WRITTEN PROBLEM >>
From the passage on screenwriter Tibby Clarke, repeat the part that begins with the words containing "Thomas Ernest Bennett" and ends with "Without a Head.", swapping "Ealing" for "Shepperton" each time it appears.

PASSAGE GIVEN >>
------------------------------
Thomas Ernest Bennett "Tibby" Clarke, OBE (7 June 1907 – 11 February 1989) was a film screenwriter who wrote several of the Ealing Studios comedies. 

Clarke's scripts always feature careful logical development from a slightly absurd premise to a farcical conclusion. In 1952, he was awarded a Best Original Screenplay Oscar for his script for The Lavender Hill Mob, making him one of just a handful of Britons to receive this award. He continued to work as a scriptwriter after Ealing ceased production, his later contributions including Sons and Lovers and the Disney film The Horse Without a Head.

Clarke was also a novelist and writer of non-fiction, but presented at least one fictional work as fact. His book Murder at Buckingham Palace (1981) purports to tell the story of a hushed-up murder in the Royal residence in 1935. Despite its including 'documentary' photographs, there is no external evidence that the book is anything but pure fiction. For The Blue Lamp (1950) he drew on his experience as a war reserve constable with the Metropolitan Police during the Second World War.

He was awarded the OBE in 1952. He was the subject of This Is Your Life in 1960 when he was surprised by Eamonn Andrews at the BBC Television Theatre.
------------------------------
Entries from a dataset:
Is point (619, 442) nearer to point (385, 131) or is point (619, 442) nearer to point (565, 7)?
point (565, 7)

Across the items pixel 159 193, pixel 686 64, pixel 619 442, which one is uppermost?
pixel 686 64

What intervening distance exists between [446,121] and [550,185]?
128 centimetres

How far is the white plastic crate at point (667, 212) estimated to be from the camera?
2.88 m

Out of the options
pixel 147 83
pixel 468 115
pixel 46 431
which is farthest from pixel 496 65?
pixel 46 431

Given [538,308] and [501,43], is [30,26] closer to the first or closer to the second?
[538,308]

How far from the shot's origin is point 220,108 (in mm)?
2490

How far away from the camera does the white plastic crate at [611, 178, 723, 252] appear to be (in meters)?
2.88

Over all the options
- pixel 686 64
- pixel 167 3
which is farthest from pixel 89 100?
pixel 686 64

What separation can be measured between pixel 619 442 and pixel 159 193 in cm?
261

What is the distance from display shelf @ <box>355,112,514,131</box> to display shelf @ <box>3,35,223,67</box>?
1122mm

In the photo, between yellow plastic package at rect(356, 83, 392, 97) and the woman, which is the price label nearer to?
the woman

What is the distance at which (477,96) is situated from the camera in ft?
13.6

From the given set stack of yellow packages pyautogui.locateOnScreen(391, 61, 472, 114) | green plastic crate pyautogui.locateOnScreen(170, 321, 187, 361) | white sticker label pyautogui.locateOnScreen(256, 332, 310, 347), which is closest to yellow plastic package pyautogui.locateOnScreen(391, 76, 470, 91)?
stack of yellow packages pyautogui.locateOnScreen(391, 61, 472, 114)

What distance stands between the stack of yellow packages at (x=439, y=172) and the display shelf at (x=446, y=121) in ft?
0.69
------------------------------
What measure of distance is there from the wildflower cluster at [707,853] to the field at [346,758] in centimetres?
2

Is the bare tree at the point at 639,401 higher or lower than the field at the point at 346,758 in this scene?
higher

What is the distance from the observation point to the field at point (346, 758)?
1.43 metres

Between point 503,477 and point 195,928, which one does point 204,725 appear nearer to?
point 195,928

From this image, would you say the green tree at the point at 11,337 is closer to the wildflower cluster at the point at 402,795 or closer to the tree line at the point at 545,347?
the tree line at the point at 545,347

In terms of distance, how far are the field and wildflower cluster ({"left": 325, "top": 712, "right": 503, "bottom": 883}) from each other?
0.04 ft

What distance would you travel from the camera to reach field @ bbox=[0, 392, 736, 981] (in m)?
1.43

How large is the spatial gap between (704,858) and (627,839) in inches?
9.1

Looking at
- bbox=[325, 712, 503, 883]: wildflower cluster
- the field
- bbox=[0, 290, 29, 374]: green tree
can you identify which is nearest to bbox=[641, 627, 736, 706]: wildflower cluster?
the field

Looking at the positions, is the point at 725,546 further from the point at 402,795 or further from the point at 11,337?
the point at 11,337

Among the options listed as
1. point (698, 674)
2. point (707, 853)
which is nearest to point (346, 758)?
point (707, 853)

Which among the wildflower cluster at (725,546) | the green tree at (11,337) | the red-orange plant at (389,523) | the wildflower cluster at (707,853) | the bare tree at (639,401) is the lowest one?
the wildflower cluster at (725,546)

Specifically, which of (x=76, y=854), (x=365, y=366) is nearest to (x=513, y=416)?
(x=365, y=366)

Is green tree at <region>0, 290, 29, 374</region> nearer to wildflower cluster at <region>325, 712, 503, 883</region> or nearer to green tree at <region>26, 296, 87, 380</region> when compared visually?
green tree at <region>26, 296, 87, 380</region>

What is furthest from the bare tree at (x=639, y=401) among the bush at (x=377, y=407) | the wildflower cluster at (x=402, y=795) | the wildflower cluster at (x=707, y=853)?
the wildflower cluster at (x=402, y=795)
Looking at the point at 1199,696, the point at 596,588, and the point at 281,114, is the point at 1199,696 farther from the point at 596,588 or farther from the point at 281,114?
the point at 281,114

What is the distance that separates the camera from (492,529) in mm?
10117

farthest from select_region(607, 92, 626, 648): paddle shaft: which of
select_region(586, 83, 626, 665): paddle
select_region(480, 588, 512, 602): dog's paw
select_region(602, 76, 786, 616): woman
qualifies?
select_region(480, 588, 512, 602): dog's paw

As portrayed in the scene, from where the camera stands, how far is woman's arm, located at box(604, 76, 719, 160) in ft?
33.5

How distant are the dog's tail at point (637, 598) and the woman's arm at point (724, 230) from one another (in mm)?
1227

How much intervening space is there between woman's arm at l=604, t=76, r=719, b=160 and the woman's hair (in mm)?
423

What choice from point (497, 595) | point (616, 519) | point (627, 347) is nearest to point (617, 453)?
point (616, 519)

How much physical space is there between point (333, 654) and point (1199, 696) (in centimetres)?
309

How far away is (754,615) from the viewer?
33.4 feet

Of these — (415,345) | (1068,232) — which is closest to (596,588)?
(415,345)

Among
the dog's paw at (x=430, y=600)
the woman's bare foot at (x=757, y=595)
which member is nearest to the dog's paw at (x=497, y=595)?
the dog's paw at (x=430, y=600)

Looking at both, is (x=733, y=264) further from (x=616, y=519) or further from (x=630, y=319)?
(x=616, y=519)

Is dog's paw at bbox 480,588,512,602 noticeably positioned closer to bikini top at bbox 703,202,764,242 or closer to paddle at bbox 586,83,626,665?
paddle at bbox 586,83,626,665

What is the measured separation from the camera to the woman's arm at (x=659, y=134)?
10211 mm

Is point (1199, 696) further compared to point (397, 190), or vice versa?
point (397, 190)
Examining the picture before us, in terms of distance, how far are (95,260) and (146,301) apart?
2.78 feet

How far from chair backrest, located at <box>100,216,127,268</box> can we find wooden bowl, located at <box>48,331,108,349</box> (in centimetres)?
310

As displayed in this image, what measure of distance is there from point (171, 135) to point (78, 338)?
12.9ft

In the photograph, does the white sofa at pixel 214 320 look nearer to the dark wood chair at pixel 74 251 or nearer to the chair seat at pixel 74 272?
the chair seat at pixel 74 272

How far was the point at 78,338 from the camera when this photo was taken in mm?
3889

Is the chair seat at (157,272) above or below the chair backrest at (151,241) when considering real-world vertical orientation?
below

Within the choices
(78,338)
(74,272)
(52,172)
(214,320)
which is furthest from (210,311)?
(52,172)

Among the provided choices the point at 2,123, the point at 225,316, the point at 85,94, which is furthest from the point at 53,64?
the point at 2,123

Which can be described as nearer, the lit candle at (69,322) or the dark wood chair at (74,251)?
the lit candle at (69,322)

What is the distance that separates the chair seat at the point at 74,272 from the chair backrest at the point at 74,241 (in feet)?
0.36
------------------------------
THE ANSWER >>
Thomas Ernest Bennett "Tibby" Clarke, OBE (7 June 1907 – 11 February 1989) was a film screenwriter who wrote several of the Shepperton Studios comedies. 

Clarke's scripts always feature careful logical development from a slightly absurd premise to a farcical conclusion. In 1952, he was awarded a Best Original Screenplay Oscar for his script for The Lavender Hill Mob, making him one of just a handful of Britons to receive this award. He continued to work as a scriptwriter after Shepperton ceased production, his later contributions including Sons and Lovers and the Disney film The Horse Without a Head.